— 练习要求 —
#1 将标量子查询改写一文中的这句话译成英文:"但是我们注意到上述标量子查询却存在一个问题,就是无法将子查询展开为表连接,换句话说无法采用灵活的hash join outer的关联方式。"
#2 从标量子查询改写一文的末尾接着往下写。

— 提取文本 —
========
SQL> select a.username,max_id
from t1 a,(select owner,max(object_id) max_id from t2 group by owner) b
where a.username=b.owner(+)

但是我们注意到上述标量子查询却存在一个问题,就是无法将子查询展开为表连接,换句话说无法采用灵活的hash join outer的关联方式。

关于标量子查询和表关联的性能简介:
如果主查询返回的数据较多,而子查询中又没有高效的索引,关联列对应的主查询表又没有较多的重复值,那么这个标量子查询的执行成本是很大的,如上面的标量子查询和外连接的sql语句中可以看出外连接IO成本要明显小于标量子查询。

但是标量子查询oracle内部确是有优化的,优化器cache了中间的结果,如果结果集不大,子查询中又有高效的索引,那么这个标量子查询可能会比常规的表关联更加高效。

小鱼列出几种常会涉及到的标量子查询和表连接的sql改写:

1 最简单的标量子查询
table :a(a1,a2),b(a1,b2)
select a2,(select b2 from b where b.a1=a.a1) from a

表连接:
select a2,b2 from a,b where a.a1=b.a1(+);

2 标量子查询带有聚合函数
table :a(a1,a2),b(a1,b2)
select a2,(select sum(b2) from b where b.a1 = a.a1) from a

表连接1:
SELECT a2, x.sum_value
  FROM a,
       ( SELECT SUM (b2) sum_value, a1
            FROM b
        GROUP BY a1) x
 WHERE a.a1 = x.a1(+);

3 包含行转列的标量子查询改写
select a.*,
       (select data_object_id
           from b
          where b.object_id = a.object_id
            and b.object_type = 'INDEX') col1,
       (select data_object_id
          from b
         where b.object_id = a.object_id
           and b.object_type = 'TABLE') col2,
       (select data_object_id
          from b
         where b.object_id = a.object_id
           and b.object_type = 'JAVA') col3,
       (select data_object_id
          from b
         where b.object_id = a.object_id
           and b.object_type = 'PROCEDURE') col4,
       (select data_object_id
          from b
         where b.object_id = a.object_id
           and b.object_type = 'FUNCTION') col5
  from a
 where a.created > sysdate - 100;

改写的SQL:
select a.*,
       (case when b.object_type = 'INDEX' then b.data_object_id else null end) col1,
       (case when b.object_type = 'TABLE' then b.data_object_id else null end) col2,
       (case when b.object_type = 'JAVA' then b.data_object_id else null end) col3,
       (case when b.object_type = 'PROCEDURE' then b.data_object_id else null end) col4,
       (case when b.object_type = 'FUNCTION' then b.data_object_id else null end) col5
  from a
  left join b on a.object_id = b.object_id
 where a.created > sysdate - 100;

4 标量子查询同时包含行转列和聚合函数
select a.*,
       (select max(data_object_id)
           from b
          where b.object_id = a.object_id
            and b.object_type = 'INDEX') col1,
       (select max(data_object_id)
          from b
         where b.object_id = a.object_id
           and b.object_type = 'TABLE') col2,
       (select max(data_object_id)
          from b
         where b.object_id = a.object_id
           and b.object_type = 'JAVA') col3,
       (select max(data_object_id)
          from b
         where b.object_id = a.object_id
           and b.object_type = 'PROCEDURE') col4,
       (select max(data_object_id)
========
— 数据 —
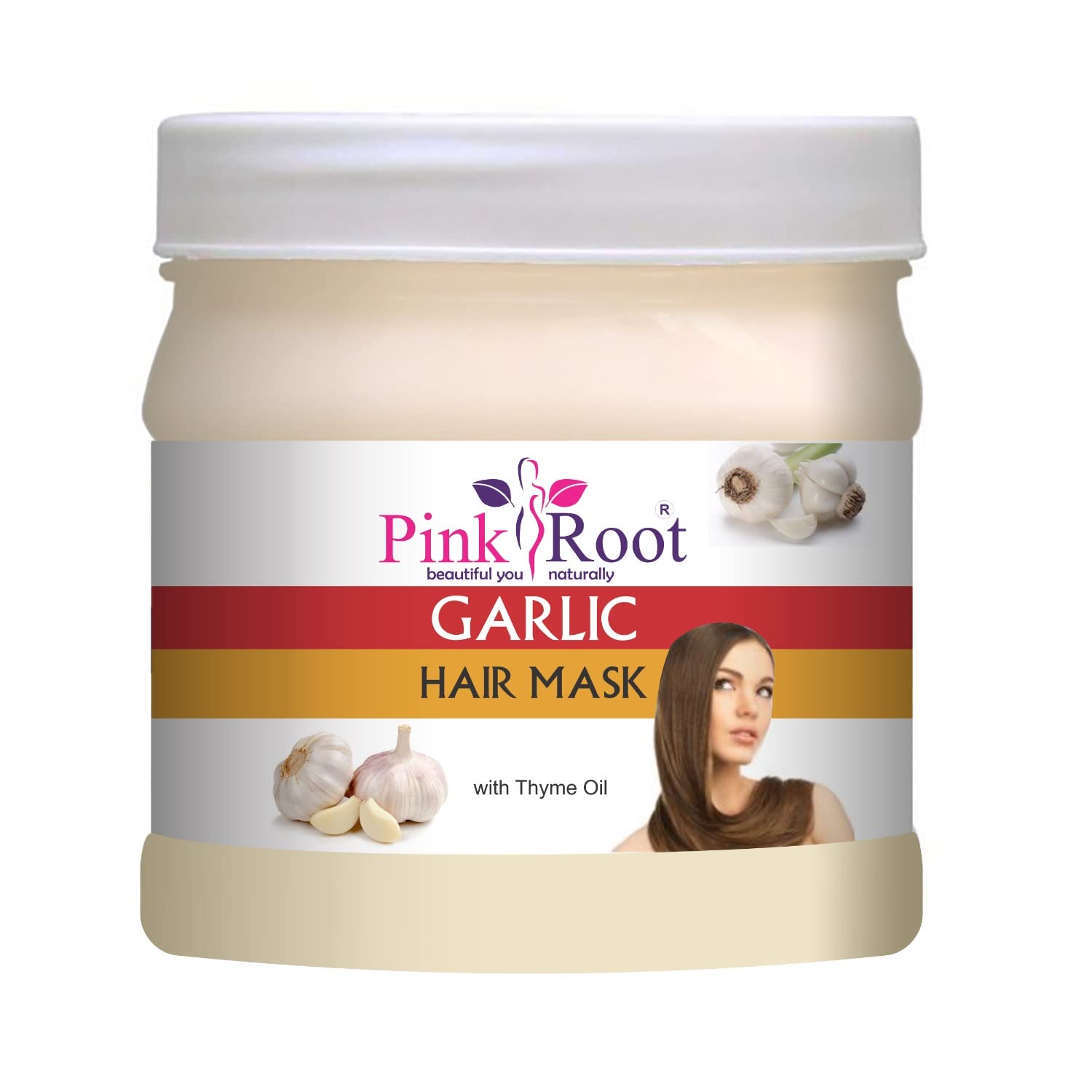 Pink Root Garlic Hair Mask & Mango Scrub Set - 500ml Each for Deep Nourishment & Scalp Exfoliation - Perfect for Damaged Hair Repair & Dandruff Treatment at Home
========
— 参考答案 —
#1 However, we notice that the scalar subquery above has a problem: the subquery cannot be unnested into a table join; in other words, the flexible hash join outer method cannot be used.

#2
          from b
         where b.object_id = a.object_id
           and b.object_type = 'FUNCTION') col5
  from a
 where a.created > sysdate - 100;

改写的SQL为:
select a.*,
       (case when x.object_type='INDEX' then max_dataobj  else null end) col1,
       (case when x.object_type='TABLE' then max_dataobj  else null end) col2,
       (case when x.object_type='JAVA' then max_dataobj  else null end) col3,
       (case when x.object_type='PROCEDURE' then max_dataobj  else null end) col4,
       (case when x.object_type='FUNCTION' then max_dataobj  else null end) col5
  from a left join (select max(date_object_id) max_dataobj,object_type from b where object_type in ('INDEX', 'TABLE', 'JAVA', 'PROCEDURE', 'FUNCTION')) x on a.object_id=x.object_id
 where a.created > sysdate - 100;

5 标量子查询中出现rownum=1或者rownum<2

原则上标量子查询中出现rownum表示该SQL本来就是不严谨的,加上ROWNUM=1更多是为了防止标量子查询中返回多行而出现错误:
select a.*,
       (select data_object_id
           from b
          where b.object_id = a.object_id
            and b.object_type = 'INDEX' and rownum=1) col1,
       (select data_object_id
          from b
         where b.object_id = a.object_id
           and b.object_type = 'TABLE' and rownum=1) col2,
       (select data_object_id
          from b
         where b.object_id = a.object_id
           and b.object_type = 'JAVA' and rownum=1) col3,
       (select data_object_id
          from b
         where b.object_id = a.object_id
           and b.object_type = 'PROCEDURE' and rownum=1) col4,
       (select data_object_id
          from b
         where b.object_id = a.object_id
           and b.object_type = 'FUNCTION' and rownum=1) col5
  from a
 where a.created > sysdate - 100;

比如上面的SQL语句中对每个标量子查询都添加了rownum=1的限制,那么上述这个SQL语句如何改写为表的外连接了

这里首先取其中一个标量子查询来做分析:
select data_object_id
           from b
          where b.object_id = a.object_id
            and b.object_type = 'INDEX' and rownum=1

比如b表中有两行数据都满足b.object_id = a.object_id and b.object_type = 'INDEX'条件,rownum=1后oracle会根据b表的执行计划取到第一条后就返回,这两行数据都有可能取到,具体取哪一行要决定B表的访问方式是索引扫描还是全表扫描等,而在这个SQL本意中无论取哪一条都是满足业务需求的

那么这个标量子查询则可以简化为:
select max(data_object_id)
           from b
          where b.object_id = a.object_id
            and b.object_type = 'INDEX'
or
select min(data_object_id)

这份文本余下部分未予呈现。